# [What you are asked to do]
Search the entries below for "здоров" and copy each matching line.

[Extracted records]
##########

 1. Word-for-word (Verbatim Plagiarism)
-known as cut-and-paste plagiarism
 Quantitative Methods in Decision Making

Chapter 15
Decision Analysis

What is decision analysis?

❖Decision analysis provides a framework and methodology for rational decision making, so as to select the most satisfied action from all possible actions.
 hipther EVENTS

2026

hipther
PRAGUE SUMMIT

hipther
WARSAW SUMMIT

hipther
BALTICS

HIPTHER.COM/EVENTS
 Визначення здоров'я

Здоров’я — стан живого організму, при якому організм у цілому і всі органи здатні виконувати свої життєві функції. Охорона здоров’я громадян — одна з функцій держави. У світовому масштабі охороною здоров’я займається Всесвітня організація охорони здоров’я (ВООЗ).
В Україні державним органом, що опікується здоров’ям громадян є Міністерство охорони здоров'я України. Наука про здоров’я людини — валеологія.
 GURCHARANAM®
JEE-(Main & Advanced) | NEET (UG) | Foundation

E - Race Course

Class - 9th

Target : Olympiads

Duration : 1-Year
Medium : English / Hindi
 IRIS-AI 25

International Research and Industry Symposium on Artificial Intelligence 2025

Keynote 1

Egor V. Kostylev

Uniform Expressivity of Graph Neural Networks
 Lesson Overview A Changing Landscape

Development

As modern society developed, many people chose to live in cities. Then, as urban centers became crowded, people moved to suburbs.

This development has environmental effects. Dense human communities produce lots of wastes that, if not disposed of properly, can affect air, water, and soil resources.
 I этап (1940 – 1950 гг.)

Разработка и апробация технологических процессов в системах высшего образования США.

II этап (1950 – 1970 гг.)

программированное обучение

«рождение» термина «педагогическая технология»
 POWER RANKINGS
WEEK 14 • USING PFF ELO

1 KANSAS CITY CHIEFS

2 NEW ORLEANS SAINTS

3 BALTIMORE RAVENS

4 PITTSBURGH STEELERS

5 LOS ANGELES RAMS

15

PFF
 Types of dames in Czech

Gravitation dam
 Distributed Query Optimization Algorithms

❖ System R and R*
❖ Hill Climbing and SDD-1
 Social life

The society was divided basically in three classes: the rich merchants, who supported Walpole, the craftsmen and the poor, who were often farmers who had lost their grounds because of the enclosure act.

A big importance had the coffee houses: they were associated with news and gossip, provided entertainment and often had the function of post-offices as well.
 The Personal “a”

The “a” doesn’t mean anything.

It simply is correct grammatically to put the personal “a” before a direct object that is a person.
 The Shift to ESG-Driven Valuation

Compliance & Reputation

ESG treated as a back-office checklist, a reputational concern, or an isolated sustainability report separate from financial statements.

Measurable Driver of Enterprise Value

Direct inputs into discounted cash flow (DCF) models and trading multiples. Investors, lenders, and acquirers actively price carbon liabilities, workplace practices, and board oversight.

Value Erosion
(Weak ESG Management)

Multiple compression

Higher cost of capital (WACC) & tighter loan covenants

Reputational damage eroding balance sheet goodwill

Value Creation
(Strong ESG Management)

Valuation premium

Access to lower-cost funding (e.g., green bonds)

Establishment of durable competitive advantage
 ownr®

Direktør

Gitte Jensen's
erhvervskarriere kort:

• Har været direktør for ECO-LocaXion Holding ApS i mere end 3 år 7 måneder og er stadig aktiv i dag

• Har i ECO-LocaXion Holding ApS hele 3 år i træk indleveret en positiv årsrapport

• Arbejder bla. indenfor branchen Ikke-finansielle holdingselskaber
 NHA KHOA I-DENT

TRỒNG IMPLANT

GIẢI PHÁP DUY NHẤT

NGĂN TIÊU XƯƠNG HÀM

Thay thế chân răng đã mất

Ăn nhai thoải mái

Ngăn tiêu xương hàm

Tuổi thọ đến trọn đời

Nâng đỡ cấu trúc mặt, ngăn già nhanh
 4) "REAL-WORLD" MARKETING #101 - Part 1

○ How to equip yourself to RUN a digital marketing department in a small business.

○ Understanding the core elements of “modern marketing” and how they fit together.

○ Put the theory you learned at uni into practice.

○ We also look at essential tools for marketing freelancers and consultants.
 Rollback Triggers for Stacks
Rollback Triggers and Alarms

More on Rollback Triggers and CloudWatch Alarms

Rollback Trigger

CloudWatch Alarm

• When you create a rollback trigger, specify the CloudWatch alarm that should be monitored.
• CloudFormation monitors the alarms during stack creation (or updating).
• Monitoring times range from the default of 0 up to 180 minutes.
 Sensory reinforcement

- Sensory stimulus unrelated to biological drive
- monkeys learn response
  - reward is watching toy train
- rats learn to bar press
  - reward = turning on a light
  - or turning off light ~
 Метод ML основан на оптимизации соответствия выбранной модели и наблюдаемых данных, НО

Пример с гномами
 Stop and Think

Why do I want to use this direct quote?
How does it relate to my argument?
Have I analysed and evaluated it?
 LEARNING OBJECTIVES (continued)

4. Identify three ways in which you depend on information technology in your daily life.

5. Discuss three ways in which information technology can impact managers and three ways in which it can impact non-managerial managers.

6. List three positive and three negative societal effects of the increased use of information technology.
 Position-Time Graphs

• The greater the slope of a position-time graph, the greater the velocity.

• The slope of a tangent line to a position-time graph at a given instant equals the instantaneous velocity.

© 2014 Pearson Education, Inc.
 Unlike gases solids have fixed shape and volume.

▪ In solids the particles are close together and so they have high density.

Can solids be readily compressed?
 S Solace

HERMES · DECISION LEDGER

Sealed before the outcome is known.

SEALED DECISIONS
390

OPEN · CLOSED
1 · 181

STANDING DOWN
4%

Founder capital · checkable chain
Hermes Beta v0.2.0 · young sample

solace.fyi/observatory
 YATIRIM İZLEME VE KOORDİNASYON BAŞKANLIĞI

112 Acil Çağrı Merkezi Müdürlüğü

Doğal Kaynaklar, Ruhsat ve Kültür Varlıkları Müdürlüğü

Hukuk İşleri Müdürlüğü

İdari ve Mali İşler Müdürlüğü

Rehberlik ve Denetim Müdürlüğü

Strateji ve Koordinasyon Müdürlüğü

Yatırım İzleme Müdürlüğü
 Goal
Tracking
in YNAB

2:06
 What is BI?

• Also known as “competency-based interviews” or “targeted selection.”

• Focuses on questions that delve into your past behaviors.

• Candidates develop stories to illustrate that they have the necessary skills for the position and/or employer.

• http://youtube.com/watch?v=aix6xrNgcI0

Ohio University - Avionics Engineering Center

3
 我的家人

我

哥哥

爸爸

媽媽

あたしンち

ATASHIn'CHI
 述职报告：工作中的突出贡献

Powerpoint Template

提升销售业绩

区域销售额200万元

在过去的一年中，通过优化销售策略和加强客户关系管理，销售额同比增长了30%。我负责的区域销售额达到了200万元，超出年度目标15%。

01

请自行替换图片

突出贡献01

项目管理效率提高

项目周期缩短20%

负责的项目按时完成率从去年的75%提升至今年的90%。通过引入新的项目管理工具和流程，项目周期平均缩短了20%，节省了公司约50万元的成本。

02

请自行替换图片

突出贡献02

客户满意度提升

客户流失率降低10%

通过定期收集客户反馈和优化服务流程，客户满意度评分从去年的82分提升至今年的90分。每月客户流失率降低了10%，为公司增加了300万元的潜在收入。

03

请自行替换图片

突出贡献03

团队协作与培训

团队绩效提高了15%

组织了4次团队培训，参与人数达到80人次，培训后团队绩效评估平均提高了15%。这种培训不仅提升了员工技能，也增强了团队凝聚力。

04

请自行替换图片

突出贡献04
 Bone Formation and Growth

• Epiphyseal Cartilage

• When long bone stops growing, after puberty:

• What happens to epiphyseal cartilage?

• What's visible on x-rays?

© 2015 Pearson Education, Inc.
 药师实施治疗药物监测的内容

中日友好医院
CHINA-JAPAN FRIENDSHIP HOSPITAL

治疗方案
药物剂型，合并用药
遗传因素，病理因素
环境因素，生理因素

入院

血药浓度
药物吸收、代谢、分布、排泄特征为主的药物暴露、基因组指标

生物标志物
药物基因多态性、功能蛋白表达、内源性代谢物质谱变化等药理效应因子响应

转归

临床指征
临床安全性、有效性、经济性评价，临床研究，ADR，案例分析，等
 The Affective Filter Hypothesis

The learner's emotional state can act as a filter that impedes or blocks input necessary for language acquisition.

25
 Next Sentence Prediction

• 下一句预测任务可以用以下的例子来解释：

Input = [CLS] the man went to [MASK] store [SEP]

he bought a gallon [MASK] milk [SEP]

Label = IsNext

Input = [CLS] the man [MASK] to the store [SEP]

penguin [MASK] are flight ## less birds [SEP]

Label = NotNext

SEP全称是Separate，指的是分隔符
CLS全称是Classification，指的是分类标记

##########

# [Task result]
 Визначення здоров'я
Здоров’я — стан живого організму, при якому організм у цілому і всі органи здатні виконувати свої життєві функції. Охорона здоров’я громадян — одна з функцій держави. У світовому масштабі охороною здоров’я займається Всесвітня організація охорони здоров’я (ВООЗ).
В Україні державним органом, що опікується здоров’ям громадян є Міністерство охорони здоров'я України. Наука про здоров’я людини — валеологія.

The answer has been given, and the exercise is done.